**ÜBUNGSAUFGABE 1:**
Wie hoch ist laut dem Textauszug die künftige Kündigungspönale?

**AUSGEWÄHLTER TEXTAUSZUG:**
====

Bis dahin kann man sie schwerlich ohne Geld auf die Straße setzen.
Allerdings wird der Kampf gegen die Frühpensionen nur erfolgreich
sein, wenn es genügend Jobs gibt - und da verabsäumt die Regierung
Entscheidendes, indem sie die Arbeitgeber weitgehend verschont. Zwar
gibt es künftig eine Kündigungspönale von 110 Euro, doch die bringt
bestenfalls ein Körberlgeld von Betrieben mit Auftragsschwankungen,
die Bedienstete auf Kosten der Allgemeinheit beim AMS parken. Kein
Unternehmer wird sich von dieser lächerlichen Strafe abhalten lassen,
ältere Arbeitnehmer hinauszudrängen.

====

**ÜBUNGSAUFGABE 2:**
Ersetze in der Auflistung im Abschnitt, der mit der Zeile beginnt, die „From the visual“ enthält, und bis zum Ende der Auflistung reicht, „photograph“ durch „picture“. Gib nur diesen Abschnitt aus, sonst unverändert.

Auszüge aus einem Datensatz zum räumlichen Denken
====

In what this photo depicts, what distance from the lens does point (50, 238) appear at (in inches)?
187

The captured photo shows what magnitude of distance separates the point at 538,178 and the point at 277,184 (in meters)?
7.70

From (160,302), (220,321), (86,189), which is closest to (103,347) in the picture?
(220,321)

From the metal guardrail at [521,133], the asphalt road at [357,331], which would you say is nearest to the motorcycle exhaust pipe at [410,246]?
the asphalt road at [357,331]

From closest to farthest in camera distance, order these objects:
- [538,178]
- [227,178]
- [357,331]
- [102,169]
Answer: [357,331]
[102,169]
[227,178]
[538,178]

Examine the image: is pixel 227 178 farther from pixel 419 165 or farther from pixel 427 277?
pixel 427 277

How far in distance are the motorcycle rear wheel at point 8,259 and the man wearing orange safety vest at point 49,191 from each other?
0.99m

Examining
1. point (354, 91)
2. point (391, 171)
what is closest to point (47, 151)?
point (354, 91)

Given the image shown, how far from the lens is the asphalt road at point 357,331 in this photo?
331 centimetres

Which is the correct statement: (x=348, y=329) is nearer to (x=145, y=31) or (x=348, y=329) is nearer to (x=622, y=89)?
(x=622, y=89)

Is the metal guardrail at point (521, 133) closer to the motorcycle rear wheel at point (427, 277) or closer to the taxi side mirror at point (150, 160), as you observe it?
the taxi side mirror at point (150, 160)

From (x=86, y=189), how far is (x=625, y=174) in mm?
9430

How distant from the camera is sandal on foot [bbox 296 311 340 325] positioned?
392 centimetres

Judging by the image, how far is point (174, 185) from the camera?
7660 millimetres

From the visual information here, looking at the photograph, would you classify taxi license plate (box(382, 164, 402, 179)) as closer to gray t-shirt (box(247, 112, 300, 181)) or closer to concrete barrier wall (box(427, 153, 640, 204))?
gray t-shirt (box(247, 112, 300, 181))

====

**ÜBUNGSAUSGABE 1:**
110 Euro.

**ÜBUNGSAUSGABE 2:**
From the visual information here, looking at the picture, would you classify taxi license plate (box(382, 164, 402, 179)) as closer to gray t-shirt (box(247, 112, 300, 181)) or closer to concrete barrier wall (box(427, 153, 640, 204))?
gray t-shirt (box(247, 112, 300, 181))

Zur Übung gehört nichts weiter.